Your '98 should have a return fuel system where fuel line goes from the in-tank fuel pump sending unit, to fuel rail on engine, and there is a pressure regulator on rail, which past the mechanical (no electronic sensing or switch) set point pressure of 35PSI or so (is it 41PSI max? I keep forgetting), regulates that by letting excess pressure bleed off by fuel going out the regulator through the 2nd, return fuel line back into the tank. This is assuming a US model '98 SOHC... I don't know about other regions nor where Penguin is, since it changed from a return fuel line setup to in-tank pressure regulator with no 2nd return line (only a dampener on fuel rail) on US '99 model year.
The '97-98 fuel pressure regulators in particular, have been out of production for years and are very hard to find, most people end up cobbling together components from other vehicle parts because Ford's had a line permanently attached while others a removable hose, then hose needs a compatible fuel line connector added if not present. However I don't think it's fuel pressure, yet that is something easy enough to check, with a loaner pressure gauge from an auto parts store if you don't have one. IMO, low fuel pressure is more likely the pump or fuel filter rather than the pressure regulator itself.
I suspect you have a cylinder compression (sticking ring or bad bore??) or more likely injector problem, but would hook up a scan tool that shows realtime data to see if it has a code thrown or indicates which cylinders misfire.
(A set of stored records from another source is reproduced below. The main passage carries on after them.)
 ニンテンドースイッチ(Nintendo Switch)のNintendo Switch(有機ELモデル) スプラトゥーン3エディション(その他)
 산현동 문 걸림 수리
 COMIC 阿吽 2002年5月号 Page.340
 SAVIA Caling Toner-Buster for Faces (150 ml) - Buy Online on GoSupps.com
If it is two of them, on the same ignition coil (it's a waste spark setup) then I'd look into ignition plugs/wires/coil again.
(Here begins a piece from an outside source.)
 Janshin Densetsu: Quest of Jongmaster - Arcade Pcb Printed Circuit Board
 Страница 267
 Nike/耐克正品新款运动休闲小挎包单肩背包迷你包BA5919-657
Injectors, unplug the injector during a misfire event and see if it runs the same or worse. If worse, plug back in and move on to the next cylinder. Except, that's easier to do to find which cylinder, when there is a complete firing failure while you have intermittent problems instead, but it's still worth checking if it gets to this point. Compression, test it or a leak down test. If it's compression, I can only wonder about some problem during the rebuild.
What more is "serviced" the injectors? You only applied power and saw them move? Easiest first thing to try is probably dumping some techron fuel system cleaner in a half tank of gas (double strength) but if it keeps misfiring it could damage the cat on that bank. Might want to run it a moment, shut off engine, wait a few minutes, repeat that a few times, to let the fuel system cleaner sit in injectors while minimum unburnt fuel goes out a hot exhaust, or leave it running as long as it isn't misfiring.
There's also a fuel injector cleaning service that some shops offer. I assume you used new o-rings when you put the fuel rail back on? All else fails, it might need injector(s) removed and ultrasonically cleaned or replaced.
Are there any other relevant modifications to this vehicle besides rebuilt engine? If not, seems like your topic would have possibly gotten more views in the main 2nd gen forum rather than the modified subsection of it.